And there is a gradient boosting as model of the pipeline.
numeric_features = X.select_dtypes("number").columns.to_list()
object_features = X.select_dtypes("O").columns.to_list()
date_time_transformer = FunctionTransformer(
lambda X: pd.DataFrame({
"day" : X.dt.day,
"month" : X.dt.month,
"year" : X.dt.year
}),
feature_names_out = (
lambda tr, inp:
["day", "month", "year"]
)
)
my_transformer = ColumnTransformer([
("numeric_transformer", StandardScaler(), numeric_features),
("object_transformer", OneHotEncoder(), object_features),
("datetime_transformer", date_time_transformer, "date feature")
])
pl = Pipeline([
("transformer", my_transformer),
("model", GradientBoostingRegressor(random_state=10))
])
pl=pl.fit(X,y)
Feature importances#
Now this is what we’re all about. Now, let’s say that for reasons of optimising the algorithm we need to get variables that are not important for decision making. Gradient Boosting has feature_importances_
for such purposes. But as you can see in the following cell, it is completely useless in the raw view.

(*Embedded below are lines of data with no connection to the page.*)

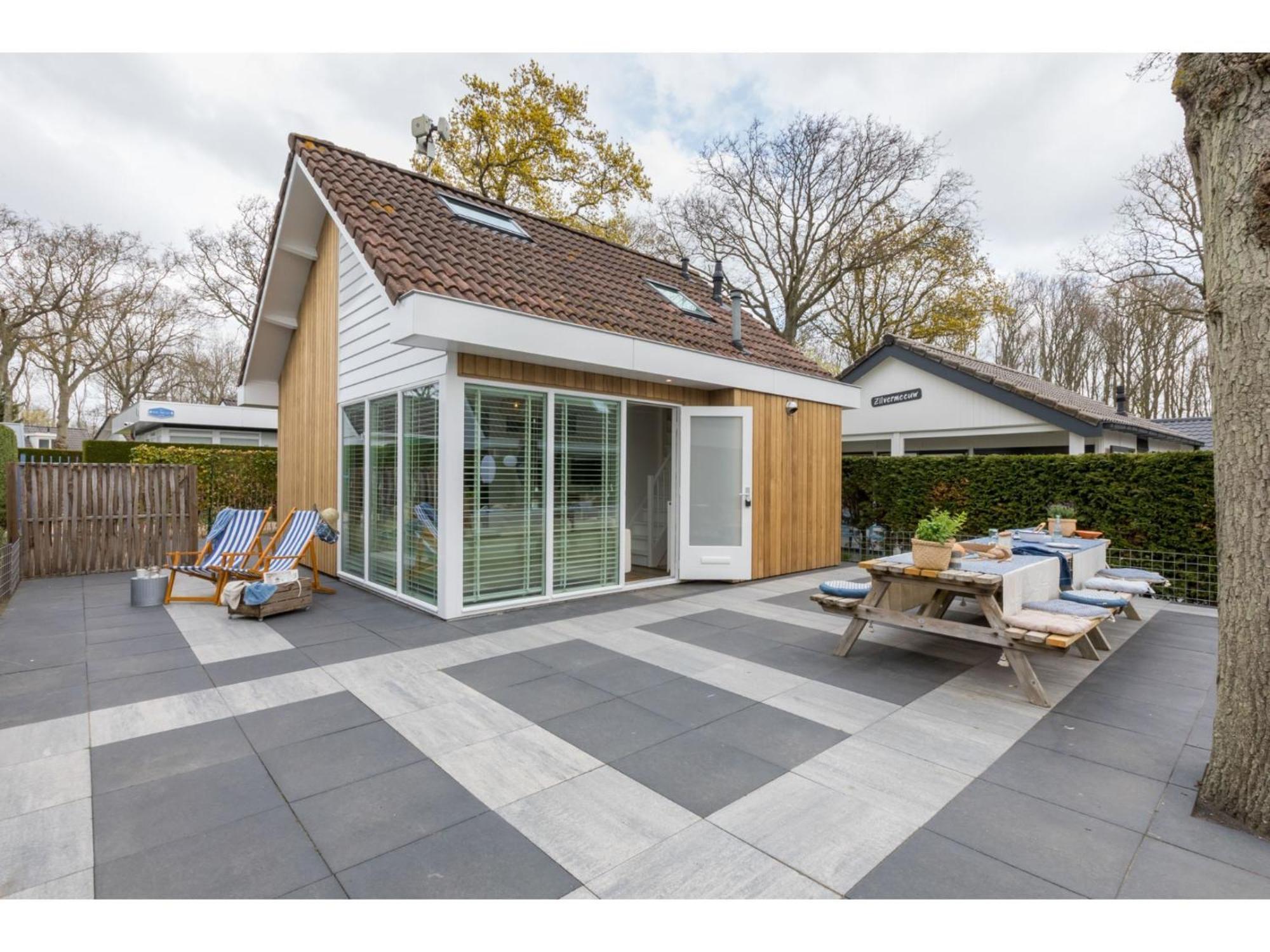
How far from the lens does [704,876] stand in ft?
6.61

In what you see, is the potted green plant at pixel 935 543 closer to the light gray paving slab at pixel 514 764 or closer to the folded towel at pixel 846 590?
the folded towel at pixel 846 590

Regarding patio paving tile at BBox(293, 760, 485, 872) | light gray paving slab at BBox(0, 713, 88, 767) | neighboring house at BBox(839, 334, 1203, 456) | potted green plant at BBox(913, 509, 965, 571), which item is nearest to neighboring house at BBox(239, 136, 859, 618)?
light gray paving slab at BBox(0, 713, 88, 767)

pl.steps[1][1].feature_importances_
array([2.47289298e-01, 2.38966681e-03, 6.15139879e-03, 3.53447551e-03,
2.19951240e-03, 2.66402624e-01, 2.55979225e-02, 3.09790962e-04,
0.00000000e+00, 0.00000000e+00, 3.75741598e-04, 0.00000000e+00,
3.18557550e-04, 3.17112646e-04, 1.10644546e-04, 0.00000000e+00,
1.78952666e-05, 6.46668227e-05, 1.86142792e-04, 0.00000000e+00,
0.00000000e+00, 6.72328698e-05, 3.92795818e-02, 6.38885869e-03,
0.00000000e+00, 2.91394844e-03, 3.50356952e-02, 0.00000000e+00,
2.84008478e-04, 7.04788804e-05, 0.00000000e+00, 2.07779652e-04,
3.93672142e-06, 1.13211846e-04, 3.99649454e-04, 3.79798469e-04,
7.83053217e-02, 0.00000000e+00, 5.75348690e-02, 1.12977377e-03,
9.39223697e-05, 0.00000000e+00, 0.00000000e+00, 2.15973947e-05,
6.86836029e-04, 9.17177949e-04, 1.04394168e-03, 7.12935589e-05,
0.00000000e+00, 0.00000000e+00, 0.00000000e+00, 0.00000000e+00,
4.43880249e-02, 8.11633707e-03, 2.73218256e-04, 0.00000000e+00,
7.81992544e-03, 4.35630916e-02, 2.05404571e-04, 4.53438250e-04,
6.85197453e-04, 0.00000000e+00, 2.29351672e-02, 0.00000000e+00,
1.39065136e-02, 0.00000000e+00, 0.00000000e+00, 0.00000000e+00,
0.00000000e+00, 0.00000000e+00, 0.00000000e+00, 0.00000000e+00,
0.00000000e+00, 9.06998067e-04, 7.62847932e-02, 2.47526727e-04])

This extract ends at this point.